Are High Frequency Traders Ripping You Off?

High Frequency Traders: Fight Back
As author Michael Lewis reminded us this week with the release of his book, Flash Boys, high frequency traders (HFTs) are systematically sucking value out of the markets. Are you a victim, and what can you do about it?

First, how does this work?
Think about it like this: You call ahead to the supermarket to buy a bagful of groceries for $100. You finish the call and drive to the store. At the same time a speeding red Ferrari heads to the same destination.

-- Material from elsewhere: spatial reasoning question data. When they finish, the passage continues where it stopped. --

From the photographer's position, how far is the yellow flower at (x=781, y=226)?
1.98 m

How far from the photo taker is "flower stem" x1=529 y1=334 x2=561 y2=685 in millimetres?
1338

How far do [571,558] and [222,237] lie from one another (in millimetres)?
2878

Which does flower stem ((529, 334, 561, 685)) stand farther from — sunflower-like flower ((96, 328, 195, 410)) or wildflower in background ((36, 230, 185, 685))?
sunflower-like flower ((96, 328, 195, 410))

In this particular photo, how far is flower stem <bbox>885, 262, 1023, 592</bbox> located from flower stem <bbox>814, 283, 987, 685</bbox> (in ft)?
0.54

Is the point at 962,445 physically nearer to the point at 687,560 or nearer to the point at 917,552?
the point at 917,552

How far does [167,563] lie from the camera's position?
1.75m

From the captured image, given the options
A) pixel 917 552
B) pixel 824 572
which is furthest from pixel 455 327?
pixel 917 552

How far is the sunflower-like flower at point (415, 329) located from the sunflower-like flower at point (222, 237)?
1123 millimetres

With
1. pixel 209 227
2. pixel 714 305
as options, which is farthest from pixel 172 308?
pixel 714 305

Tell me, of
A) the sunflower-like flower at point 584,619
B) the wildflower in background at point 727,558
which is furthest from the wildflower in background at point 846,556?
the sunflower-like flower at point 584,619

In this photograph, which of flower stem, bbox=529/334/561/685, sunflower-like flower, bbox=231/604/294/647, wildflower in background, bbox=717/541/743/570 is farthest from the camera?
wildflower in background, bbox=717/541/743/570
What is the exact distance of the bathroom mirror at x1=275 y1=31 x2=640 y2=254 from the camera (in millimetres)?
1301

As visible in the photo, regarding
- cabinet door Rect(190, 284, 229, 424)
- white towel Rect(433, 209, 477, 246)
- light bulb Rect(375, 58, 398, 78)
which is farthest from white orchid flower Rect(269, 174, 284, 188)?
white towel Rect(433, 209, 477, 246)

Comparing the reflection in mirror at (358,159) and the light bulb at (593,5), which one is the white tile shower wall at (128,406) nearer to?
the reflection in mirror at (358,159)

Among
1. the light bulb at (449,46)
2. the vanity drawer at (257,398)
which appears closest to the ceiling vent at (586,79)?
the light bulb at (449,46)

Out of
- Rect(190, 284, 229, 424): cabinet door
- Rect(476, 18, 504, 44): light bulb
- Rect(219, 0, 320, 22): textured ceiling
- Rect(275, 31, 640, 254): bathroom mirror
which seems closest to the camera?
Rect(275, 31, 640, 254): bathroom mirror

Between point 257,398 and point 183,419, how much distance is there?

Arriving before you, the Ferrari driver buys your bag of groceries for the agreed upon $100 and then sells it to you for $100.05 when you finally arrive.  The Ferrari driver makes a nickel on that order and on tens of thousands of other orders all day long.

Except we’re not talking nickels. The premium harvested by high frequency traders is estimated at around $160 million per day, or about 7 basis points per trade. It’s all done using incredibly fast, faster than you could possibly comprehend, private networks of fiber optic cables and superfast computers where the average investor can never see it or know it is happening.

High frequency traders operate in a surprisingly legal and very complex “I win, you lose” subset of Wall Street. There’s so much angst about it currently that we’re likely to see more regulation at some point. In the meantime, a new exchange is hoping to level the playing field. IEX, backed by major market players, requires HFTs to pass through a “magic shoe box” – a box with 60km of fiber cable that ensures you get enough time to make your trade without a Ferrari racing past you.

Who gets hurt?
Let’s assume every trade is being ripped off by that average 7 basis points. That’s $700 on every million dollars. How can you avoid that toll? Trade less! This is one of the fundamental principles of indexing – buy a diversified portfolio representing a range of asset classes, and step away from the trade button. In a well-designed portfolio, trading volume can be limited to new money added and periodic rebalancing. Passive buy and hold strategists – including investors who practice indexing through ETFs – trade so infrequently that HFTs can’t inflict any significant damage.

Active money managers, on the other hand, may turn over the entire content of a portfolio several or many times a year, paying the Ferrari drivers on every trip. Day traders, of course, get the worst of it, losing seven basis points on every trade all day long.

Add HFTs to the list of hurdles for active investors. Not only do they have to worry the difficulty of beating an index benchmark in the first place, they must also overcome the traditional trading costs associated with high turnover, and the drain of taxable capital gains. And as Flash Boys describes, they are also losing significant ground in trade execution to the HFTs. It’s no wonder that only about 15 percent of active managers beat their benchmarks over any significant timeframe.

Another win for passive index investing
Indexers like Osbon Capital execute rebalancing trades on a quarterly, semi-annual, or even an annual basis depending on relative performance of different asset classes and any changes in long-term financial goals. These rebalancing trades typically affect only a small portion of assets. With such limited trading, HFTs just can’t count on us to add much to their ingenious (or vulgar, depending on your perspective) toll collection scheme.

PS: How fast is fast?
A stock can trade about 150 times and experience about 500 quote changes in one millisecond – a thousandth of a second. That means in the time it takes your brain to recognize a word after your eyes see it, about 200 milliseconds, your stock could have traded 30,000 times. That’s a race we don’t want to be in.